3. Get used to running outside again.

Running on the treadmill is a lot different than running outside. For one thing, you need to pay attention when you’re outside and always be aware of your surroundings. I love zoning out when I’m on the treadmill, but that just doesn’t fly when running outside. You need to always pay attention and be aware of cars, bikes, dogs, other runners, cracks in the sidewalk, branches or rocks on the trails, and numerous other potential hazards. Always stay alert and make sure someone knows where you’re running and when you’ll be back, if you’re running alone.In addition to safety concerns, running outside can be physically tougher than treadmill running. You use slightly different muscles when running outside so, if you did mostly treadmill running over the winter, you may experience some soreness, especially in your lower legs. Do some toes raises and heel raises after your runs to help stretch and strengthen your calves.

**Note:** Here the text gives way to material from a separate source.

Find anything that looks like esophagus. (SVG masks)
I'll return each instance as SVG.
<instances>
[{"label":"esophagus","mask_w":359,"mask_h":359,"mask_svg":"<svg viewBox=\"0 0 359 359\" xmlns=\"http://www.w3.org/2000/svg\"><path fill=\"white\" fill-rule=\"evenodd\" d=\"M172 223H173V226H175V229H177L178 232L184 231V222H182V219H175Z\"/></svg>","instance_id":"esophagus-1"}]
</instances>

4. Look ahead, don’t look back.

If you took some time off from running, you may be frustrated that you’ve lost some fitness over the winter. Don’t go there. It happens. Even professional runners take time off and have to re-build fitness. Don’t beat yourself up and put pressure on yourself to return to your previous level quickly. You’ll have plenty of time to train and make progress before the summer and fall racing season. Just enjoy running in beautiful weather as you work on building up your fitness level gradually and safely.

5. Enjoy the views.

One of my great pleasures of running outside in the spring is the fabulous views of nature. Although I frequently run on the same roads and trails, the scenery is constantly changing in the spring. I love noticing new flowers that seemed to have bloomed overnight. And, an added bonus: The bugs aren’t out yet!